L’offre actuelle du ministère
Le site web du ministère propose un accès libre à neuf ouvrages fondamentaux. Ces publications, rédigées en français par d’éminents chercheurs marocains et français et éditées en 2011 dans la collection des « Notes et mémoires du Service géologique du Maroc », décrivent la géologie minière de chaque région sous forme de circuits géologiques. Cette collection constitue une base de données détaillée et une archive historique précieuse des travaux géologiques depuis 1927.
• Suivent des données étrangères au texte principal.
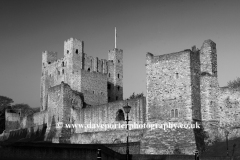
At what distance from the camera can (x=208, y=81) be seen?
29938 mm

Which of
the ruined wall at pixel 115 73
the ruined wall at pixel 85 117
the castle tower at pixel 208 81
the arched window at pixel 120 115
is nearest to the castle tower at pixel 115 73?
the ruined wall at pixel 115 73

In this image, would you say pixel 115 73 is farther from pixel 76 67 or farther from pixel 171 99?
pixel 171 99

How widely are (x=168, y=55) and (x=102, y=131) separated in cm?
1140

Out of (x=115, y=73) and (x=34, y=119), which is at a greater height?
(x=115, y=73)

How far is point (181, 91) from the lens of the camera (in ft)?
96.9

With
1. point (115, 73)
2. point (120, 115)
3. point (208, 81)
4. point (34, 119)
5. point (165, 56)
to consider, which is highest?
point (115, 73)

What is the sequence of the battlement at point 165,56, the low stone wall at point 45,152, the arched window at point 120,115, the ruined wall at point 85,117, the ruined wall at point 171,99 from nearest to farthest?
the low stone wall at point 45,152 < the ruined wall at point 171,99 < the battlement at point 165,56 < the ruined wall at point 85,117 < the arched window at point 120,115

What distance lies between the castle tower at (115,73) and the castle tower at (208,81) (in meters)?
38.9

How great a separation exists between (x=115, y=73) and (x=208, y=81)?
4150 cm

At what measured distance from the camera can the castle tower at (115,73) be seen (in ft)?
228

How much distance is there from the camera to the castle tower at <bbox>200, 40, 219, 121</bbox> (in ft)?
97.6

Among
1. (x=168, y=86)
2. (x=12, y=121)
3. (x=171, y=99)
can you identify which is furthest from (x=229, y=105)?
(x=12, y=121)

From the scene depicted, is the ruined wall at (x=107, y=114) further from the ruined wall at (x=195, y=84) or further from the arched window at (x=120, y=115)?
the ruined wall at (x=195, y=84)

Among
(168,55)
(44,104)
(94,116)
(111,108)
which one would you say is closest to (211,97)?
(168,55)
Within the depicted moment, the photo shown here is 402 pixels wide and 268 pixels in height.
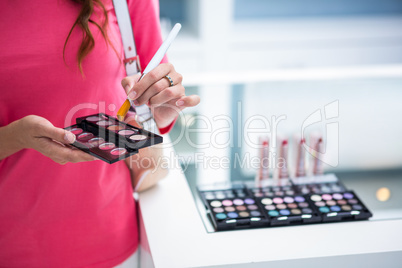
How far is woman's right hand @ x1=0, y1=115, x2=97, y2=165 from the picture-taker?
733 millimetres

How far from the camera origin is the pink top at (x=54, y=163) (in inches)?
32.5

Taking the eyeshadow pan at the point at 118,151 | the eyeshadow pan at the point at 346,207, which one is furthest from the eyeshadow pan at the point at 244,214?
the eyeshadow pan at the point at 118,151

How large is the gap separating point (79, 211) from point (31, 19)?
1.24 ft

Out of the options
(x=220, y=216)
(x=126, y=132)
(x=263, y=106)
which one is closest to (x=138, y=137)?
(x=126, y=132)

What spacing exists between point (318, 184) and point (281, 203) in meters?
0.14

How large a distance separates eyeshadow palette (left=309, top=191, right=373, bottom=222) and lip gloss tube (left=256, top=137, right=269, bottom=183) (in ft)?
0.43

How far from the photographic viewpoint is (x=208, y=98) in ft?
4.50

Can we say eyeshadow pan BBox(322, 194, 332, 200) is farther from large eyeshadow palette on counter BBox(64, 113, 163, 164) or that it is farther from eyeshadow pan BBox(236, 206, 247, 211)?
large eyeshadow palette on counter BBox(64, 113, 163, 164)

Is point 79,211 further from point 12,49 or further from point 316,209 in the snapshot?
point 316,209

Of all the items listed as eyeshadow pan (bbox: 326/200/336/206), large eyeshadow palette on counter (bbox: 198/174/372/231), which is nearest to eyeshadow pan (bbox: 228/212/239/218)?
large eyeshadow palette on counter (bbox: 198/174/372/231)

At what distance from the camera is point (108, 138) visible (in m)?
0.85

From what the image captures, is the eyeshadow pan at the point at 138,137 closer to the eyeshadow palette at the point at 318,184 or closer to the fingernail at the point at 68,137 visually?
the fingernail at the point at 68,137

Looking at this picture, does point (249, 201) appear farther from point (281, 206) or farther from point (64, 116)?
point (64, 116)

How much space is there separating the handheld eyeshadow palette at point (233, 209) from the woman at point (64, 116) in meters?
0.19
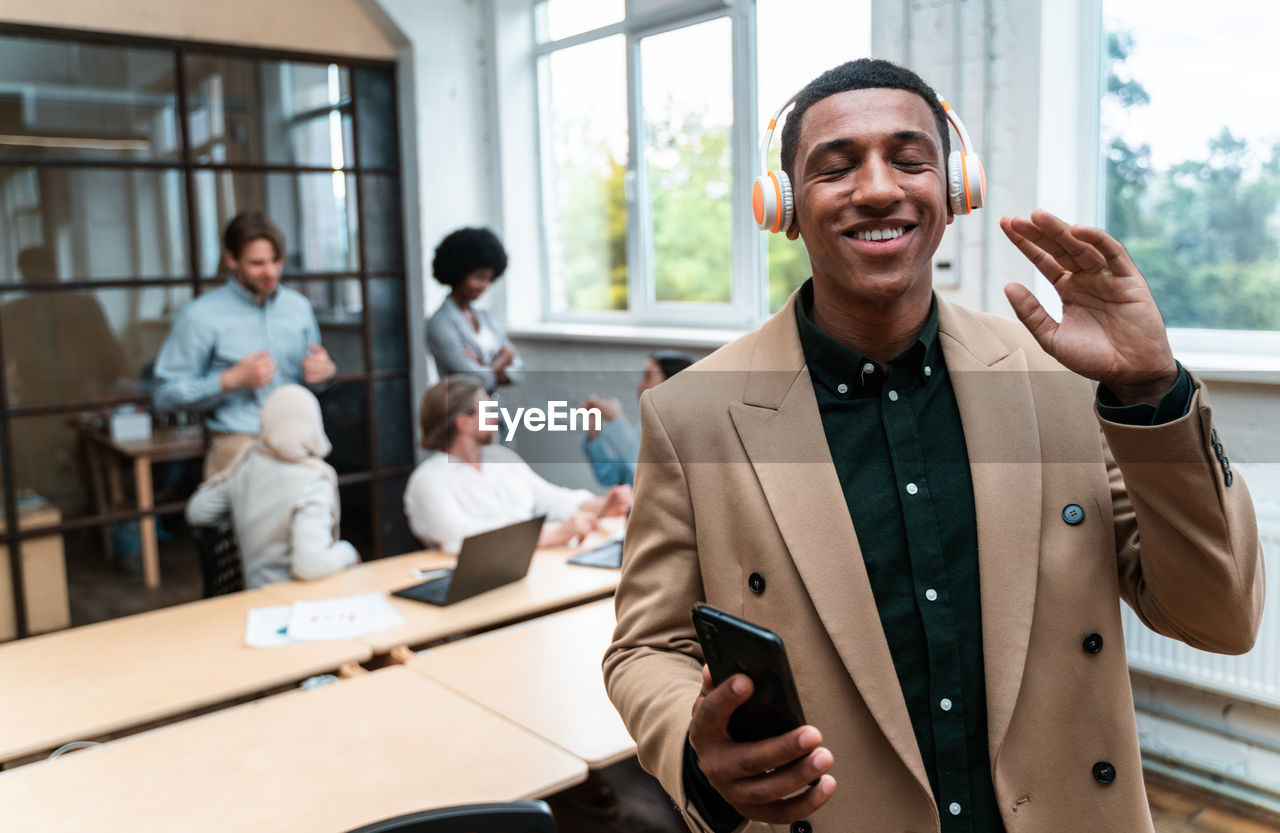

En complément, un catalogue dynamique de cartes géologiques est disponible, avec leurs prix d’acquisition. La carte géologique au 1/1.000.000 couvre l’ensemble du territoire. Cependant, la résolution diminue drastiquement pour les échelles plus fines : environ 50% de couverture pour le 1/100.000 (pouvant atteindre 70% en combinant avec les cartes 1/200.000), et un maigre 19% pour le 1/50.000 (selon les données non actualisées du ministère).
Une couverture cartographique à améliorer
Ce faible taux de couverture à haute résolution s’explique par la nature même de la cartographie géologique, un processus complexe et coûteux. Il ne s’agit pas de simples représentations graphiques, mais d’une compilation minutieuse de données de terrain, d’analyses en laboratoire et d’interprétations scientifiques. Un effort d’actualisation et d’extension de cette cartographie est indispensable pour offrir aux investisseurs une vision plus précise et détaillée des potentialités du sous-sol marocain.
Conclusion : Une volonté politique pour un avenir minier doré
Le Maroc possède un potentiel minier indéniable et une position enviable en Afrique. Cependant, pour transformer ce potentiel en une réalité économique florissante, il est impératif de s’attaquer aux faiblesses structurelles identifiées. Une volonté politique forte et concertée est nécessaire pour moderniser les bases de données géologiques, affiner le cadre réglementaire et optimiser l’efficacité de l’administration minière. En levant ces freins, le Royaume pourra non seulement attirer davantage d’investissements étrangers, mais aussi assurer un développement durable et inclusif de son secteur minier, véritable pilier de sa croissance future.